Arbeitsauftrag » Gib aus dem Text über die Antworten von Ulrike Sparr den Abschnitt wörtlich wieder, der bei „Ulrike Sparr, umweltpolitische“ beginnt und bei „Umweltschutzes zugeordnet wird.“ endet.

Textauszug »

______

Ulrike Sparr, umweltpolitische Sprecherin der Grünen (Bild: Bürgerschaft)

Besonders bemerkenswert sind die Antworten der umweltpolitischen Sprecherin der Grünen, Ulrike Sparr. Bemerkenswert, wenn man bedenkt, dass der grünen Partei unter allen Parteien noch immer mit Abstand die höchste Kompetenz bei Fragen des Klima- und Umweltschutzes zugeordnet wird.

Um ein Fazit aus den Antworten von Frau Sparr vorwegzunehmen: Vielleicht kommt es nicht von ungefähr, dass das Vertrauen in die Klimaschutz-Kompetenz der Grünen in den letzten 10 Jahren um 17 % gesunken ist. Das ist sehr bedenklich: Denn zur Verhinderung der fortschreitenden Erderhitzung kann auf vertrauenswürdige grüne Parteien nicht verzichtet werden.

Entsprechend dem Namen der Bürgerinitiative ging es bei den Fragen an die Abgeordneten natürlich darum, ob für den Ersatz des Heizkraftwerks Wedel eine Elbtrasse gebaut werden soll, wie es die Hamburger Grünen wollen (Südvariante mit dem „Energiepark Hafen“), oder ob diese insgesamt rund 200 Mio. € teure Trasse überflüssig ist, weil das Heizkraftwerk Wedel auch am Energiestandort Stellinger Moor ersetzt werden kann (Nordvariante im Stellinger Moor).

______

Rohdaten »
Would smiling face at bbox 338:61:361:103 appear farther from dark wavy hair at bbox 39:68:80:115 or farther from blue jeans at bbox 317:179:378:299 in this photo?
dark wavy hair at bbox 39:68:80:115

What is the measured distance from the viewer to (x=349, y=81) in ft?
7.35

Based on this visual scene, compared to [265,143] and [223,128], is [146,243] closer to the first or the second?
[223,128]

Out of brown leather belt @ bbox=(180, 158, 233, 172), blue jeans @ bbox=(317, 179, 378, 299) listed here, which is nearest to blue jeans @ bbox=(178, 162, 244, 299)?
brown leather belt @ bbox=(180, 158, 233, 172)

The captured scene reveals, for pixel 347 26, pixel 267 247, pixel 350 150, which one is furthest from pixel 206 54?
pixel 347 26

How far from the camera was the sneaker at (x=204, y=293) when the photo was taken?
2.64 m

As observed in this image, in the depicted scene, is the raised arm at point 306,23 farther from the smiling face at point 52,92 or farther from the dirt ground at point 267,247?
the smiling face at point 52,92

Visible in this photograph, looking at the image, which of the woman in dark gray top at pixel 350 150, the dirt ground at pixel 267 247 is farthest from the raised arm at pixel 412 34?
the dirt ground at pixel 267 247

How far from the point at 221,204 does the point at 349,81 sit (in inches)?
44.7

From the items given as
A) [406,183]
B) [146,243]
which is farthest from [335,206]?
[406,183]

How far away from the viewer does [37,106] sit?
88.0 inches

______

Deine Lösung »
Ulrike Sparr, umweltpolitische Sprecherin der Grünen (Bild: Bürgerschaft)

Besonders bemerkenswert sind die Antworten der umweltpolitischen Sprecherin der Grünen, Ulrike Sparr. Bemerkenswert, wenn man bedenkt, dass der grünen Partei unter allen Parteien noch immer mit Abstand die höchste Kompetenz bei Fragen des Klima- und Umweltschutzes zugeordnet wird.